#### WORK TO COMPLETE:
Continue the review of the book on immigrant London with one more paragraph that picks up right after its final sentence.

The book comprises 25 chapters framed around the story of an individual or a small group – Ghanaian tube ‘pickers’, Filipino maids, a Polish registrar, Romanian builders. There’s a kind of arc to Judah’s story, subtitled ‘life and death in a world city’. It starts in Victoria coach station – a birth canal for London’s migrants – and a few nights spent with Roma beggars in the underpass at Hyde Park Corner, driven to begging on London’s streets by bad harvests and bad debts. It ends with an extended meditation on death, led by a Hajji who washes bodies in preparation for burial in the Garden of Peace in Hainault. In between, Judah offers the life and experience of largely immigrant London, of the work they come looking for and sometimes find, and of the semi–submerged worlds of drug dealing and taking, gang violence, trafficking and prostitution that seem to lie like traps in every corner of the capital.

#### DATA SECTION:
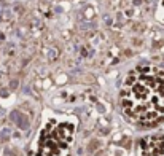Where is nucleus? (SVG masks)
<instances>
[{"instance_id":"nucleus-1","label":"nucleus","mask_w":164,"mask_h":156,"mask_svg":"<svg viewBox=\"0 0 164 156\" xmlns=\"http://www.w3.org/2000/svg\"><path fill=\"white\" fill-rule=\"evenodd\" d=\"M120 104L123 112L139 124L153 126L164 121V69L147 65L129 73Z\"/></svg>"},{"instance_id":"nucleus-2","label":"nucleus","mask_w":164,"mask_h":156,"mask_svg":"<svg viewBox=\"0 0 164 156\" xmlns=\"http://www.w3.org/2000/svg\"><path fill=\"white\" fill-rule=\"evenodd\" d=\"M73 132V124L49 121L40 135L37 156H67Z\"/></svg>"},{"instance_id":"nucleus-3","label":"nucleus","mask_w":164,"mask_h":156,"mask_svg":"<svg viewBox=\"0 0 164 156\" xmlns=\"http://www.w3.org/2000/svg\"><path fill=\"white\" fill-rule=\"evenodd\" d=\"M140 156H164V137H150L142 140Z\"/></svg>"},{"instance_id":"nucleus-4","label":"nucleus","mask_w":164,"mask_h":156,"mask_svg":"<svg viewBox=\"0 0 164 156\" xmlns=\"http://www.w3.org/2000/svg\"><path fill=\"white\" fill-rule=\"evenodd\" d=\"M163 10H164V0H163Z\"/></svg>"}]
</instances>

#### RESPONSE TO THIS TASK:
This is not just a book about ‘what’ you need to know about London but also a book about how you can come to know it. Since the work of Henry Mayhew and Charles Booth, London has constantly been mapped, measured and documented but not always understood. Judah rightly avoids that route, which can only lead to being buried by data, and offers granularity instead. There are echoes of the ‘investigative tramping’ of Jack London (People of the Abyss) and George Orwell (Down and Out in Paris and London, Road to Wigan Pier). He is informed by one of his Roma beggar contacts that he would have to spend a few nights with them to really ‘get it’. To his credit he accepts the challenge. Of course, to understand today’s London Judah must access the super–rich as well as the impoverished. Indeed, the very poor and the very rich somehow occupy a similar position, which is to say that their lives and experience of London will be almost entirely foreign to most of Judah’s readers.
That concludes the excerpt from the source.